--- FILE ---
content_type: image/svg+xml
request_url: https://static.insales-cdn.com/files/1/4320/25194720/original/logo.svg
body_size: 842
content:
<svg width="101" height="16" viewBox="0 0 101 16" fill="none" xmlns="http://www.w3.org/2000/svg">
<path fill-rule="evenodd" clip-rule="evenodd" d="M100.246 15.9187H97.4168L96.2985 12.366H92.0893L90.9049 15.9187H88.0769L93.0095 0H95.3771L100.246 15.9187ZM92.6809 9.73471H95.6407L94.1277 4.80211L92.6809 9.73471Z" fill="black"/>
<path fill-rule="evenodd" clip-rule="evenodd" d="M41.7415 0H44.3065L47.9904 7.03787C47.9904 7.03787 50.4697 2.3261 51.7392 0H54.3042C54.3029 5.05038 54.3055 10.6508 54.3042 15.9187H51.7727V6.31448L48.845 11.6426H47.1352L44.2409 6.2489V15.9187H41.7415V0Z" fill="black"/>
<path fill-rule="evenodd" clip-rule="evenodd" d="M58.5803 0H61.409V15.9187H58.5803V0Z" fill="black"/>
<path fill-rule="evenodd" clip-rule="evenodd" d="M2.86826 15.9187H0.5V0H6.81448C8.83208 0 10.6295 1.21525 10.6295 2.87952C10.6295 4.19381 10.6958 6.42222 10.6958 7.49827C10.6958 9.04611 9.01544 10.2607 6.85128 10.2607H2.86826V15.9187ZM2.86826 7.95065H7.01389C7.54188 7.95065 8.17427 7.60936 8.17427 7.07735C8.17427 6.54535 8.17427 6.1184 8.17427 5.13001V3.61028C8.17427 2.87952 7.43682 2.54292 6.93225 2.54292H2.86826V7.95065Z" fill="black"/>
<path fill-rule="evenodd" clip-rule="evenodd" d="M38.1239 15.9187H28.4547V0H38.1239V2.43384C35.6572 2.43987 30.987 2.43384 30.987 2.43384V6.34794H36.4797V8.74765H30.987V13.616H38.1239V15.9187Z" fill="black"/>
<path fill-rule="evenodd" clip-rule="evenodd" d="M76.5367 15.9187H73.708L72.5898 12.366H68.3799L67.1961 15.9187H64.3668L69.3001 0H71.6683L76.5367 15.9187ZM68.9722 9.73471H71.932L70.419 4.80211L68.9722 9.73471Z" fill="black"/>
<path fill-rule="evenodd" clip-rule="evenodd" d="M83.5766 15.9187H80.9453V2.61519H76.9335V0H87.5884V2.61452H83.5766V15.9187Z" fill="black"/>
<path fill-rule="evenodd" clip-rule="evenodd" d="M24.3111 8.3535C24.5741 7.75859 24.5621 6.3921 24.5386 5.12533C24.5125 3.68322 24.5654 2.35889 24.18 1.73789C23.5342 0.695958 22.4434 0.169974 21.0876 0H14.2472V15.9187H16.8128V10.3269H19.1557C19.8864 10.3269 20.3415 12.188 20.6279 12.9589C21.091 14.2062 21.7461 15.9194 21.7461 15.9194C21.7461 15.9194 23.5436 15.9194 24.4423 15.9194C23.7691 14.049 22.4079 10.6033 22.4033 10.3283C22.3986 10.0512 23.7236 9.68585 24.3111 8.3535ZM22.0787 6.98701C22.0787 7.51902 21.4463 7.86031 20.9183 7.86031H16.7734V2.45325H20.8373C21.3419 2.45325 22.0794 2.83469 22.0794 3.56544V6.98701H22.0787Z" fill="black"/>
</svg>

•••

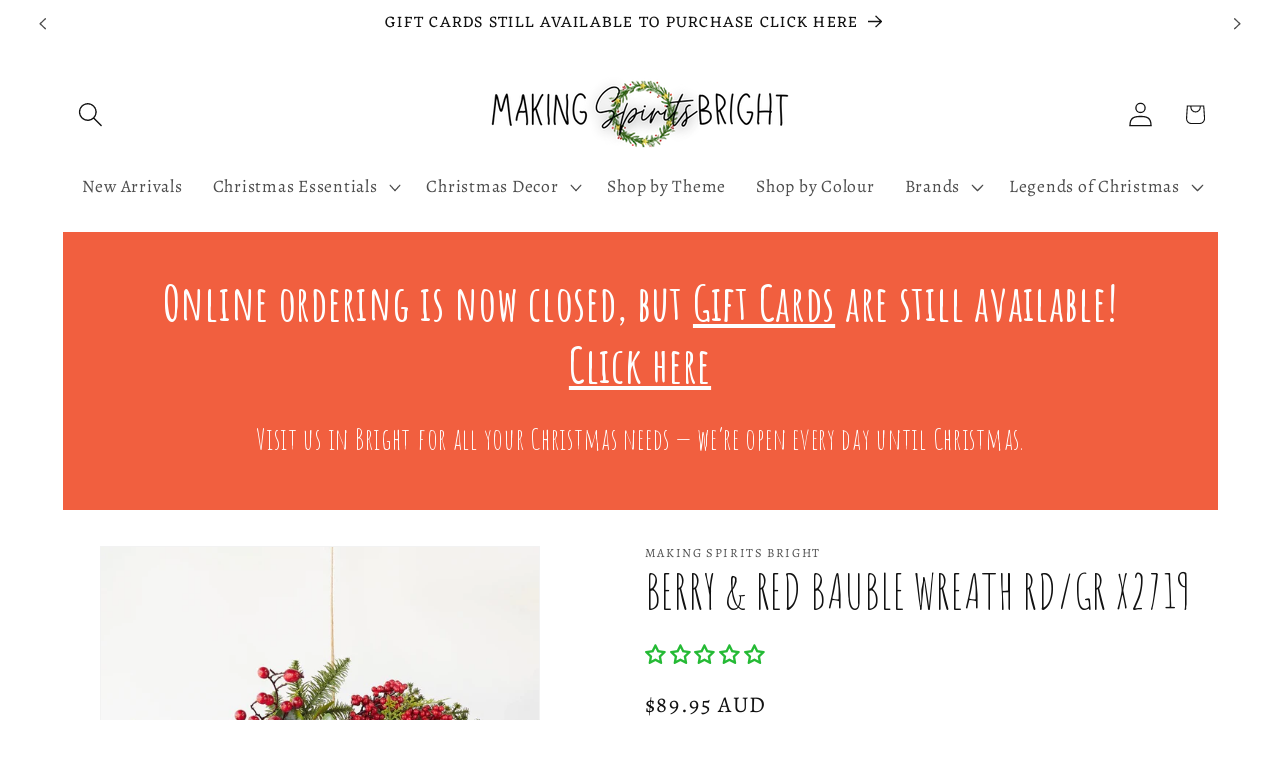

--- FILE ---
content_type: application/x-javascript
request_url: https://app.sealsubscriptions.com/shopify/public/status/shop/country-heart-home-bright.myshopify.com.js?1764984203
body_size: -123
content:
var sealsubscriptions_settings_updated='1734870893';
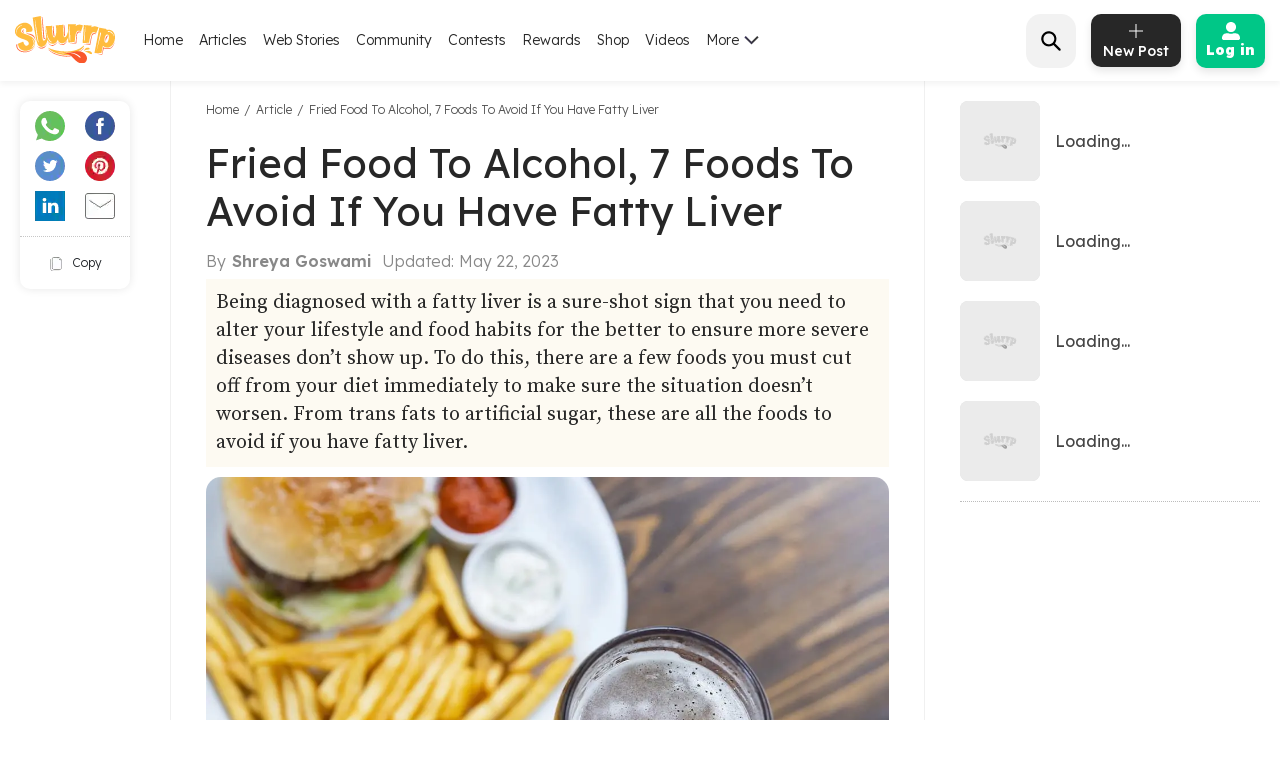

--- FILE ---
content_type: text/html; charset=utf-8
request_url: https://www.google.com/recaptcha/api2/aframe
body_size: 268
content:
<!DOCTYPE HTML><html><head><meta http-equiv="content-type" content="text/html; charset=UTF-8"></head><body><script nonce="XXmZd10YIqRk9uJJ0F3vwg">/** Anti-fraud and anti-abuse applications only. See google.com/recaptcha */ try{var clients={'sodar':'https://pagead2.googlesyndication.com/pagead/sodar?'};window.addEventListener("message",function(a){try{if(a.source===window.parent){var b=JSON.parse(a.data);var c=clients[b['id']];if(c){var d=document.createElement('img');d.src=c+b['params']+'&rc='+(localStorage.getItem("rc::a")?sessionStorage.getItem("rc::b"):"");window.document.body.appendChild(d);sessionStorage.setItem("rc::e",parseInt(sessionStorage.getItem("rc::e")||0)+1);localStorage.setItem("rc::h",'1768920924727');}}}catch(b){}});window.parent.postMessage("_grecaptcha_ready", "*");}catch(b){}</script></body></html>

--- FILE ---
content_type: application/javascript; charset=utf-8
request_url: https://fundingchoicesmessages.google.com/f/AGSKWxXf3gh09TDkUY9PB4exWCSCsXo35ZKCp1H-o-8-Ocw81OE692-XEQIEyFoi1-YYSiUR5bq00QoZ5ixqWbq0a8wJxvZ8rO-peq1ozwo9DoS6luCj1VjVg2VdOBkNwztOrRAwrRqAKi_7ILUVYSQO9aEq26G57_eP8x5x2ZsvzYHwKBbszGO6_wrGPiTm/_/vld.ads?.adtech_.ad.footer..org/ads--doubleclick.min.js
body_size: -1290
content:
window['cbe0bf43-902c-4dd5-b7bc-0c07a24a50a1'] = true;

•••

◆ TASK TO COMPLETE ◆
A single number is the answer here: the count of lines in the listing that hold the string "html".

◆ REPLY TO THE TASK ◆
2